No caso da caatinga, em virtude da extensão e intensidade das mudanças provocadas pela intervenção antrópica, durante séculos de ocupação, a tarefa de estabelecer um parâmetro que defina como era originalmente a aparência da caatinga durante os primeiros anos da chegada do colonizador europeu no semiárido é um desafio de elevada dificuldade.

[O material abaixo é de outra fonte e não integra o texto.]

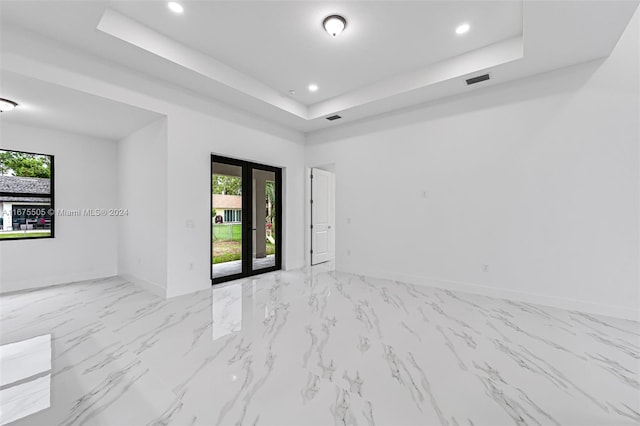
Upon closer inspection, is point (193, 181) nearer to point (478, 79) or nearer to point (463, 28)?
point (463, 28)

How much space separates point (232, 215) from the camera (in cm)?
523

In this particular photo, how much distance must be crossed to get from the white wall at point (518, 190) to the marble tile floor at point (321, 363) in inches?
20.9

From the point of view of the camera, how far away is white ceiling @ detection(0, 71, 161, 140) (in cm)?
331

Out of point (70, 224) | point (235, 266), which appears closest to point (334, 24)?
point (235, 266)

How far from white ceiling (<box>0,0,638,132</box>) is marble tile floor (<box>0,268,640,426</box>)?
3146 mm

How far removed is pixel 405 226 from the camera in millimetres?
5129

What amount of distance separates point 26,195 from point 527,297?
7.97 metres

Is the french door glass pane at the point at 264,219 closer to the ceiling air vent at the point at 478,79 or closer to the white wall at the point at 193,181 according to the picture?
the white wall at the point at 193,181

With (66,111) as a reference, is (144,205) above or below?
below

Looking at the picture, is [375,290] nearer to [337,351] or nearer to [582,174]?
[337,351]

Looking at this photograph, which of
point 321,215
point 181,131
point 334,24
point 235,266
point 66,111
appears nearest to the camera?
point 334,24

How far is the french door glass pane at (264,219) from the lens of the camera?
Result: 5.67 metres

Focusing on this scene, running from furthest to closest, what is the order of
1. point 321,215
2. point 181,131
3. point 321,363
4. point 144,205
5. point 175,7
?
point 321,215, point 144,205, point 181,131, point 175,7, point 321,363

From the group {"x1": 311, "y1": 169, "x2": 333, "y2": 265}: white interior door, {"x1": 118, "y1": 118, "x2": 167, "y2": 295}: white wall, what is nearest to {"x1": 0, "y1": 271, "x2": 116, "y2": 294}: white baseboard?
{"x1": 118, "y1": 118, "x2": 167, "y2": 295}: white wall
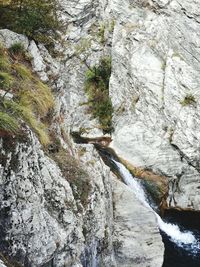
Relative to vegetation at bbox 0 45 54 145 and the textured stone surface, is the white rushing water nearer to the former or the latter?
the textured stone surface

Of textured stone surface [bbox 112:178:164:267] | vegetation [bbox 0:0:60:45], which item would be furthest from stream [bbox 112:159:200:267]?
vegetation [bbox 0:0:60:45]

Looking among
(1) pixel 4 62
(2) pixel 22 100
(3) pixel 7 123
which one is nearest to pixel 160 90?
(1) pixel 4 62

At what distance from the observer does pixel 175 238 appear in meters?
20.4

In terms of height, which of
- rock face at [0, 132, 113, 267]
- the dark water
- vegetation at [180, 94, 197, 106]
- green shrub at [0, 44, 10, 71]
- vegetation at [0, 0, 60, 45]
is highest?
vegetation at [0, 0, 60, 45]

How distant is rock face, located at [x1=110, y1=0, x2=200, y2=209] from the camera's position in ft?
77.4

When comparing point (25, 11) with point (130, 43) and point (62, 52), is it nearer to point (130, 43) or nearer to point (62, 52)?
point (62, 52)

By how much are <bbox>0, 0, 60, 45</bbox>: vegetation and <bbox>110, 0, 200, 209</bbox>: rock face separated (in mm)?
3956

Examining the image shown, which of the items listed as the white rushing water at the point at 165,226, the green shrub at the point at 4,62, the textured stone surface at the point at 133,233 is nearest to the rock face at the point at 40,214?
the textured stone surface at the point at 133,233

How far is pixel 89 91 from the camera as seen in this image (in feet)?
89.4

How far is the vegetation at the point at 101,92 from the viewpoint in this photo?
25.9 meters

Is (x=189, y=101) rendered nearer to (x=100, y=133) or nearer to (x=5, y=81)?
(x=100, y=133)

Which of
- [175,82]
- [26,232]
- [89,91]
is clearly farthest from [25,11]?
[26,232]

Adiciona-se a isso, o fato de não existir nesse tipo de formação vegetal, como ocorre na Floresta Amazônica e na Mata Atlântica, um contraste marcante entre os remanescentes florestais e as áreas devastadas (ZANELLA & MARTINS, 2005).

A caatinga é considerado o terceiro Bioma mais degradado do Brasil, perdendo apenas para a Floresta Atlântica e o Cerrado (MYERS et al, 2000), estimando-se que 80% da vegetação encontre-se completamente modificada, devido ao extrativismo e a agropecuária, apresentando-se a maioria dessas áreas em estádios iniciais ou intermediários de sucessão ecológica (ARAÚJO FILHO & CARVALHO, 1996).

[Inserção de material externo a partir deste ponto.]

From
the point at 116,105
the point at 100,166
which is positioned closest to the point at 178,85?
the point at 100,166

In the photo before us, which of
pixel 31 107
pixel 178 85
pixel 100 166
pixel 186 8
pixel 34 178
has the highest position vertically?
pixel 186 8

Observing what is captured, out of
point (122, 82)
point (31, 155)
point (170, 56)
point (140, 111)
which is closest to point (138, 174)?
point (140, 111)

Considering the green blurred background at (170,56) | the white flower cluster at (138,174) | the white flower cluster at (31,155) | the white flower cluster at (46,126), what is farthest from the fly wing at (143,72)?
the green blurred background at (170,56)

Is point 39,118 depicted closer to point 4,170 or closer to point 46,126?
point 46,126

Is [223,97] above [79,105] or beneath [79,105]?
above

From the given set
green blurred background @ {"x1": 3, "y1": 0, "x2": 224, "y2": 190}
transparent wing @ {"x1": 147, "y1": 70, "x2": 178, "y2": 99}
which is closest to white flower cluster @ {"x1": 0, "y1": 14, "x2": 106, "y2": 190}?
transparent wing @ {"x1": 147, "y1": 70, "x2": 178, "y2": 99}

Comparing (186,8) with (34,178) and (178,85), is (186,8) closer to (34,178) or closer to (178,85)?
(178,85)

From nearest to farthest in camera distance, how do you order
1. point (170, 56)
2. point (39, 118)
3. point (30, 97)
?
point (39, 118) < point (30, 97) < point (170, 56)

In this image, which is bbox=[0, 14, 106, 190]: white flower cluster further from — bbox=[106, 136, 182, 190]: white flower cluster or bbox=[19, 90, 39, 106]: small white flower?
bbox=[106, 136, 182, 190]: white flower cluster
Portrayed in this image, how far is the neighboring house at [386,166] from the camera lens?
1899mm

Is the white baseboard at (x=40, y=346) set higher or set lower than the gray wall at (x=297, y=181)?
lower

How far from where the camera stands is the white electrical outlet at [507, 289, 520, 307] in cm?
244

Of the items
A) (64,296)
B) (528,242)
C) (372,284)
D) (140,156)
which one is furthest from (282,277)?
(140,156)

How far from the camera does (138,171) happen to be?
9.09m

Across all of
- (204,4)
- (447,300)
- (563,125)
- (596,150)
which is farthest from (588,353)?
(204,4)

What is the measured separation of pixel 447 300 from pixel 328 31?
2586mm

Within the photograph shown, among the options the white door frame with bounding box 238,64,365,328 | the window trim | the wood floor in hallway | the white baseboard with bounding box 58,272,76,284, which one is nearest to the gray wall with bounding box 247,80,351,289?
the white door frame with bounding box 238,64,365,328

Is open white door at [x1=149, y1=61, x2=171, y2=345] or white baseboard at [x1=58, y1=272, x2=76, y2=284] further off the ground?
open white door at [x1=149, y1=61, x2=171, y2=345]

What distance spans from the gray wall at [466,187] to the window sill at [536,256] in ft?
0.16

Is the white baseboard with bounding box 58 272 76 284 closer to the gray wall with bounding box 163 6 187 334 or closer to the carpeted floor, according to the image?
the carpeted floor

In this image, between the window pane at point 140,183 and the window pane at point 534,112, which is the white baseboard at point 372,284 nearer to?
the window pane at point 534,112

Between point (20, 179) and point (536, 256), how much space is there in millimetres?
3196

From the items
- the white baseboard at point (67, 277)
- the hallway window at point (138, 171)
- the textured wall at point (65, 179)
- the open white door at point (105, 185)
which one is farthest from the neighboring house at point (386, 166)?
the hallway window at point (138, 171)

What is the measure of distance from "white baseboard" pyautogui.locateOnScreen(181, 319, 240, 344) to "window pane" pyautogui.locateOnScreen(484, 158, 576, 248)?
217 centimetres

Pelas razões mencionadas, a caatinga apresenta grandes extensões que correm o risco de que a desertificação esteja ocorrendo, enquanto em outras essa degradação já faz parte da paisagem. De acordo com os dados oficiais, a área susceptível a ocorrência da desertificação abrange 1.338.076km² e 1.482 municípios, sendo habitada por mais de 30 milhões de pessoas (BRASIL, 2004).

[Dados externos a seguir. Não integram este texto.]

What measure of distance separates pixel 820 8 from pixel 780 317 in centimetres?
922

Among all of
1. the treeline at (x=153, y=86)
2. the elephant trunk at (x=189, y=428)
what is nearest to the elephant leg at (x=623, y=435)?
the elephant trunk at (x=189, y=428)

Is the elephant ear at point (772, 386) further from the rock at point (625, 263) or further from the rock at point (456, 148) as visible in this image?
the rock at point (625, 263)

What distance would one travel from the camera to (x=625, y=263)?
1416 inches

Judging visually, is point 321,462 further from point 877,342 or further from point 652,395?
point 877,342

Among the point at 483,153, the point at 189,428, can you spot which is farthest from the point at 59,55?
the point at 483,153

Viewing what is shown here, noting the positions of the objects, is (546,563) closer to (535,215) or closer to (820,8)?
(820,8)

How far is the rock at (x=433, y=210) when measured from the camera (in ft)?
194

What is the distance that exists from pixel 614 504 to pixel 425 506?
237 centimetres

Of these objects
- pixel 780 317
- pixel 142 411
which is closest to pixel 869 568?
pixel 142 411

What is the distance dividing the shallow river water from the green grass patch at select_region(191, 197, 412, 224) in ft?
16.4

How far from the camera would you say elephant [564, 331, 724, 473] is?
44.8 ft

Apesar dos números apresentados, caracterizar uma área como desertificada não é tarefa das mais simples, tendo em vista o conjunto de elementos que devem ser analisados de forma integrada e também sob uma perspectiva temporal. Inclusive, sobre essa última parte, dois pontos de interrogação são importantes, dizendo respeito ao tempo para que seja detectada a presença da

desertificação, em sua fase inicial, e também qual seria o período necessário para que essa área pudesse ser recuperada de forma espontânea, após cessar as atividades geradoras do processo.

Desses dois questionamentos iniciais, derivam dúvidas relacionadas a capacidade de auto- recuperação desses ambientes, levando em consideração uma observação de Prigogine (1993) ao destacar que, na presença de fluxos de energia e de matéria mantidos a partir do exterior do sistema, não existe um princípio termodinâmico único que possa determinar a sua evolução. Nesse caso, a não-recuperação espontânea de algumas áreas desertificadas deve ser considerada uma possibilidade importante.

A seguir, elencamos algumas outras questões que ainda tornam esse tipo de degradação uma problemática de elevada complexidade em sua compreensão, dinamismo e portanto de difícil solução:

1) O conceito de desertificação é ambíguo quanto aos processos, condições e soluções;

2) A desertificação é uma degradação geralmente pouco perceptível para um olhar menos atento, só aparecendo mais claramente em eventos prolongados de estiagens, sendo confundida muitas vezes como causada exclusivamente pela falta pronunciada de chuvas;

3) Existe elevada confusão entre os processos que originam os desertos e a desertificação; 4) A caatinga ainda é pouco conhecida pela comunidade científica, do ponto de vista biótico, em

suas relações com o quadro abiótico e da mistura entre esses elementos e as atividades humanas;

5) Ainda domina uma visão popular de que a caatinga faz parte de um bioma e de uma região economicamente pobres, portanto pouco importante do ponto de vista ambiental, econômico e dos investimentos que poderiam ser direcionados a essa parte do país;

6) Não são percebidas as consequências espaciais e sociais indiretas associadas á desertificação, as quais tem poder de repercutir negativamente para além das zonas secas, a exemplo da migração;

7) Muitas das interpretações utilizadas nos estudos sobre desertificação não dão conta de elementos importantes a serem analisados, individualmente e na sua relação de causa e efeito com outros aspectos;

8) Os mapeamentos até o momento só conseguem expressar os elementos de composição do espaço e não os condicionantes de modificação destes, sendo portanto uma representação estática de fenômenos espaciais. Em linguagem “miltoniana”, são determinados os objetos geográficos – a paisagem, o sistema de fixos -, mas não as ações humanas e os processos físicos ao longo do tempo – o espaço geográfico, o sistema de fluxos.